LEXINGTON, Ky. (LEX 18) — It’s been 20 years since six-year-old Yarely died in a drunk driving accident. Her mother has been using the pain of her loss to fuel change ever since.

“Sometimes it’s harder than others,” said Ana Luna.

She says July 29, 2002, is a day that will stick with her forever.

"I asked God why, why, why, why did this happen,” said Luna. "After a couple of weeks the officer knocked on my door and they told me it was a drunk driver.”

That devastating discovery only made her feel worse. She almost let that anger consume her, but a good friend convinced her to share what happened and to use her story to make a change.

“She told me if you do it, it's gonna be hard but if you do it you will reach more people,” said Luna.

First, she shared her story on the radio through a station geared toward the Hispanic community. Luna sought out Moms Against Drunk Driving (MADD) and she noticed there wasn’t anything or anyone sharing the message in the Hispanic community.

In 2004 she created Angels in Action, using different methods like sports to fundraise for a yearly campaign against drunk driving.

“They don't have much in Spanish and I was thinking, you know, our community, our Spanish community, need to realize it’s very dangerous drinking,” said Luna.
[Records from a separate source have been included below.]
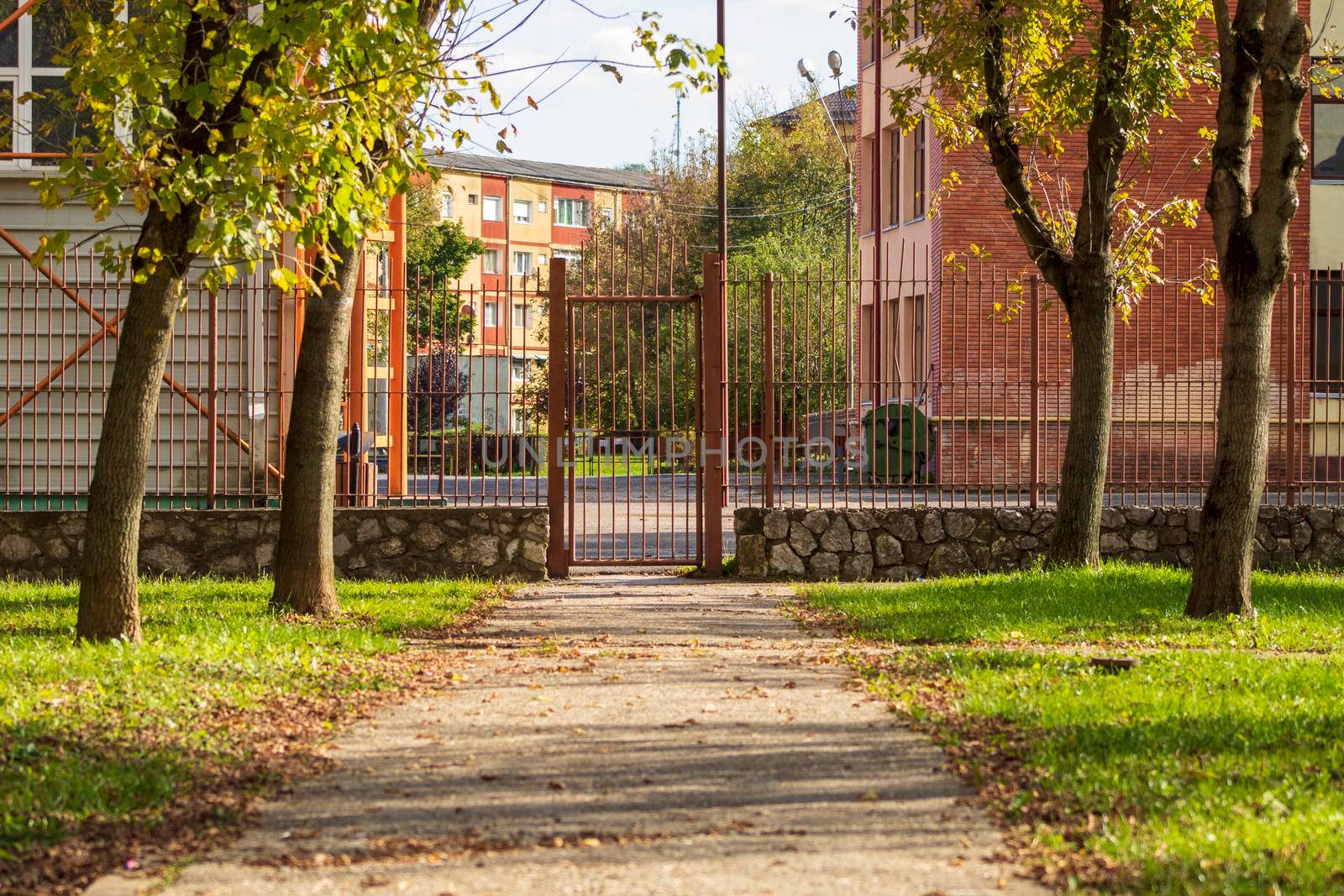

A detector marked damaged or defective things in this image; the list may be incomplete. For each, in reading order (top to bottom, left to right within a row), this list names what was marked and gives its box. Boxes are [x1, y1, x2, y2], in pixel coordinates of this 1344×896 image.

rusty iron fence [3, 233, 1344, 531]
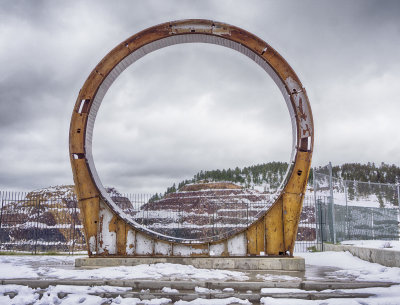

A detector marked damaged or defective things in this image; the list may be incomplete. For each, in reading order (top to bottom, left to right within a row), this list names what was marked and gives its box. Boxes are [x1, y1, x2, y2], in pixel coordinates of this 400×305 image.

rusty metal ring [69, 19, 312, 243]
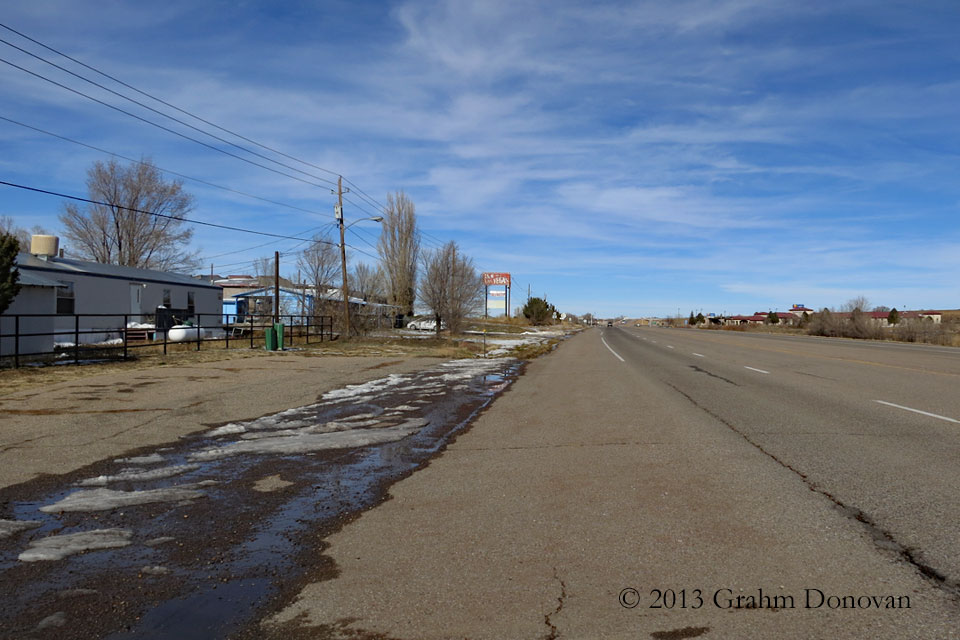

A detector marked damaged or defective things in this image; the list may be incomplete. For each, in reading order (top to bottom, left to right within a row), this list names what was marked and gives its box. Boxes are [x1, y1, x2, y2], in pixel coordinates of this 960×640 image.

cracked asphalt [262, 330, 960, 640]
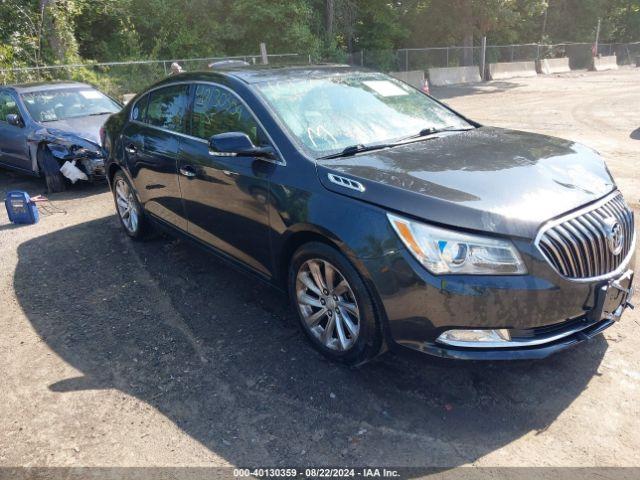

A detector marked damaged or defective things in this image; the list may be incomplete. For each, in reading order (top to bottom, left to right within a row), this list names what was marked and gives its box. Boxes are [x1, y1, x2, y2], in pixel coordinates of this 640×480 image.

damaged silver car [0, 81, 121, 192]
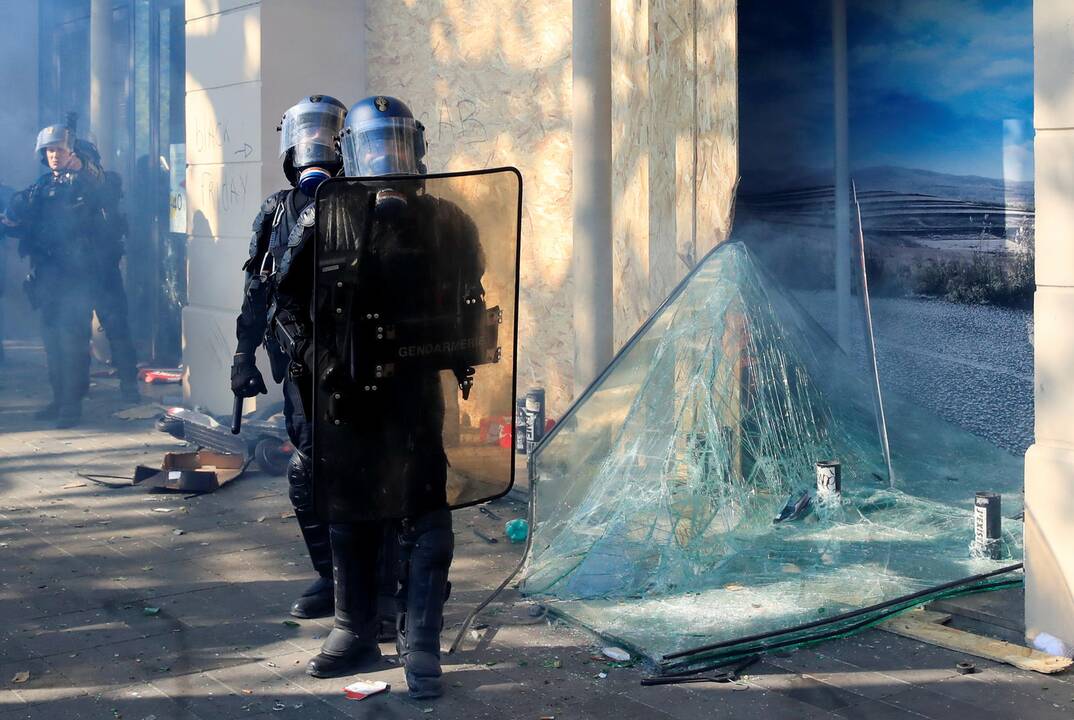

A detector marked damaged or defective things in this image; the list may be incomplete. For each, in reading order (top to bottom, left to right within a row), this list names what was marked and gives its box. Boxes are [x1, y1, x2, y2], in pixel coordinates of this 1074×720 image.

shattered glass panel [520, 217, 1020, 668]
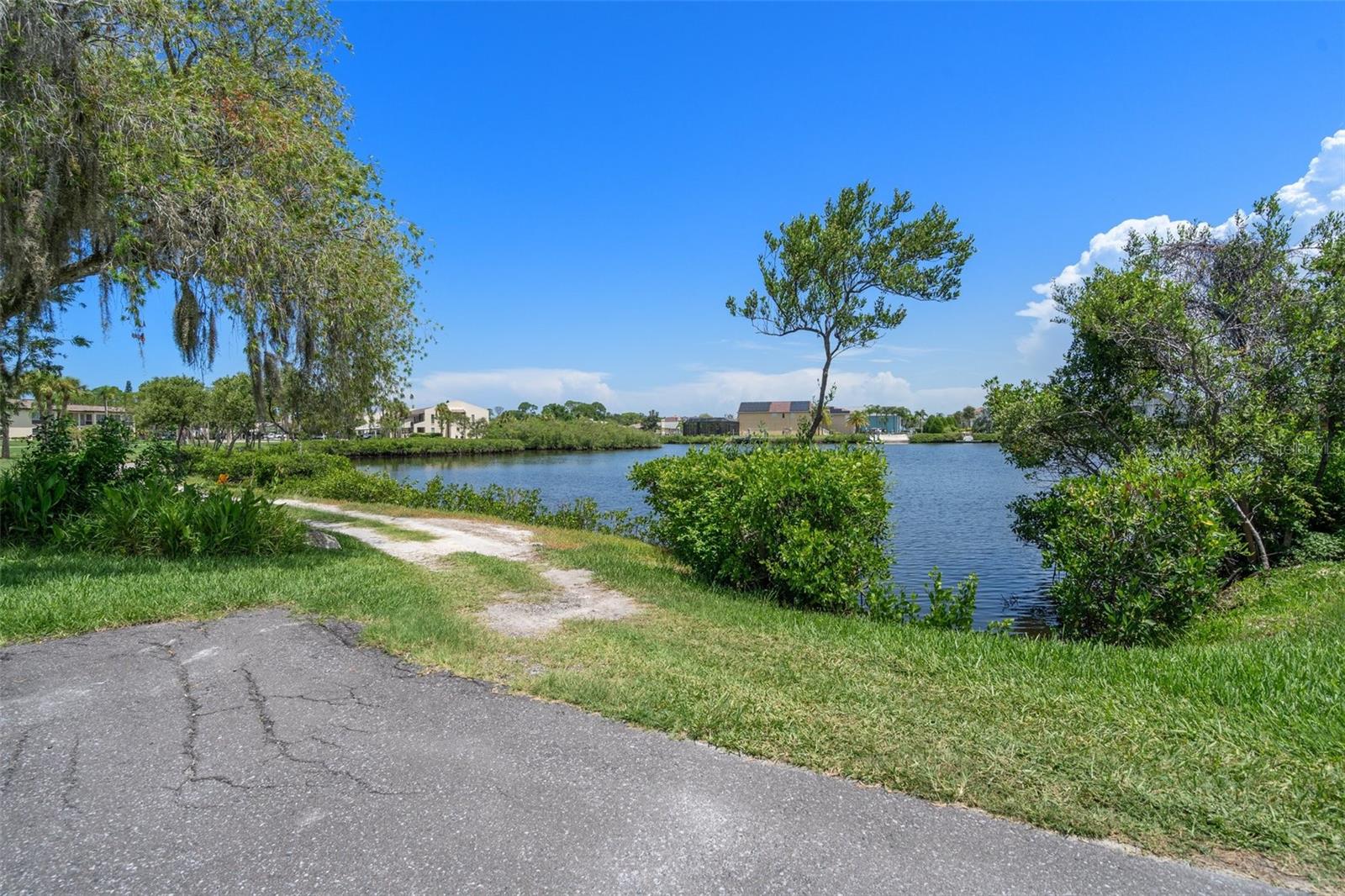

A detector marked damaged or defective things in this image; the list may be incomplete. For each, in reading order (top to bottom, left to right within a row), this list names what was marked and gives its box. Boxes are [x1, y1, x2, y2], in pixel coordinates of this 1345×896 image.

cracked asphalt road [0, 612, 1284, 888]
Every year for the whole month of July, she and her team work to create ads and host events to spread the message of not drinking and driving. Community members join volleyball, soccer, and basketball teams to support the cause.

"They understand and they just have fun and then go home,” said Luna. “And maybe, just maybe somebody that's gonna drink and drive they may not do it anymore. Who knows.”

According to the National Highway Traffic Safety Administration, more than 42,000 Hispanics were killed in traffic accidents in 2004. That year they estimate 42% were as a result of alcohol-related car accidents.

More than 5,000 Hispanics were seriously injured in traffic accidents that year with 49% of those injuries occurring in alcohol-related car accidents.

"We started with the Spanish community, but we believe we are just one community, and drinking and driving is an issue of any color, any race, any language,” said Luna.

In 2020, the NHTSA reported about 30% of all traffic fatalities in the U.S. involved drunk drivers.

Lune hopes the annual campaign will cause people to stop and think.

“It can happen to anyone, no matter who you are,” said Luna.